Fenerbahçe’ye “oyna yansın cepkenin” demekten farksızdı bu.
Tabi Fred hemen cezayı kesti. 13. dakikadaki golün ardından İsmail Kartal’ı hedef tahtasına çeviren ve omuzundan-kafasından isabet kaydeden Trabzonspor seyircisi, hem ayıp etti hem de maçın rotasını belirledi.
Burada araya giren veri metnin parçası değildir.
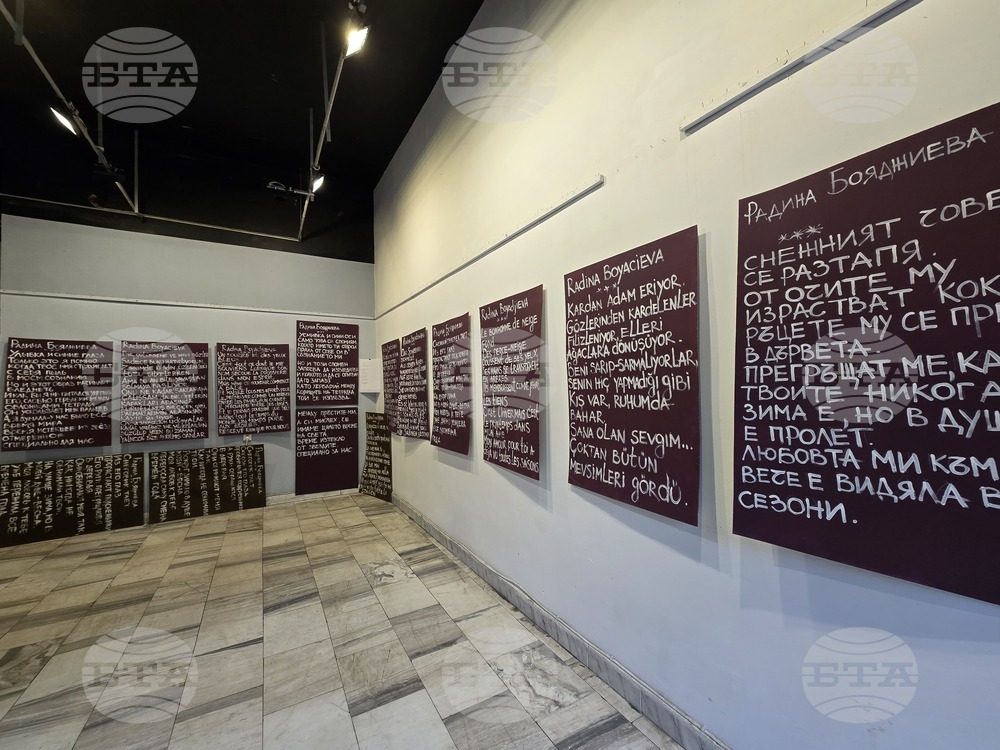 Арт галерия „Кръг“ - любовна лирика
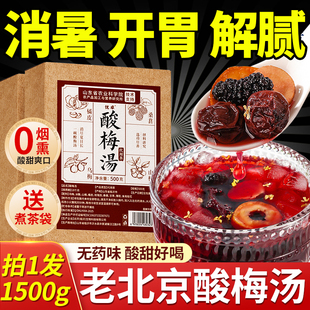 酸梅汤原材料包独立小包装 老北京中医乌梅桂花饮料茶包官方旗舰店
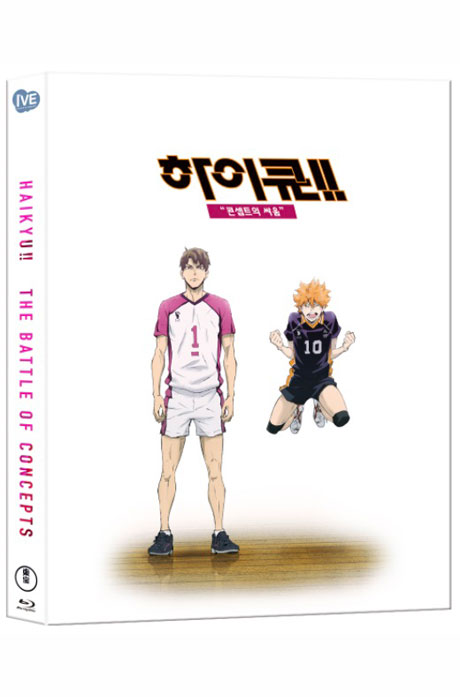 하이큐: 콘셉트의 싸움 [한국어 더빙 극장판] [한정판] [ハイキュ-!! コンセプトの戰い]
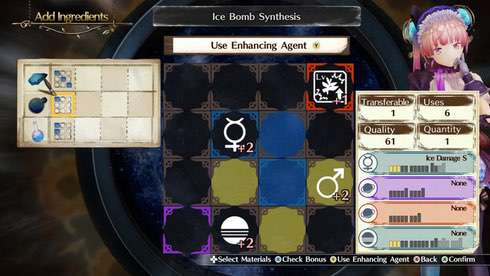 Atelier Lydie & Suelle ~The Alchemists and the Mysterious Paintings~ - скриншот 4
İlk yarı uzatmalarında Fred skoru 0-2 yapınca, maçı izleyen tüm sporseverler ya Abdullah Avcı’dan ya da “durumdan vazife çıkaran” Trabzonspor taraftarından bir hamle beklemeye başladı ki, ikincisi dehşetengizdi doğrusu.
Korkulan oldu. Fenerbahçe’yi durduran Trabzonspor takımı değil tribünlerdi.
Neden?.. Ne tahrik eden vardı tribünleri, ne de Trabzonspor’a haksızlık eden. Aynı iddianın paydaşı bile değildi iki takım. “Adet yerini bulsun” mu diyorlardı yoksa? “Batan Geminin Futboluydu” sahadaki! 90 dakika sürmemesi gerekirdi. Halil Umut Meler yumruk travması yaşamamış olsaydı, bu maçı keser oynatmazdı.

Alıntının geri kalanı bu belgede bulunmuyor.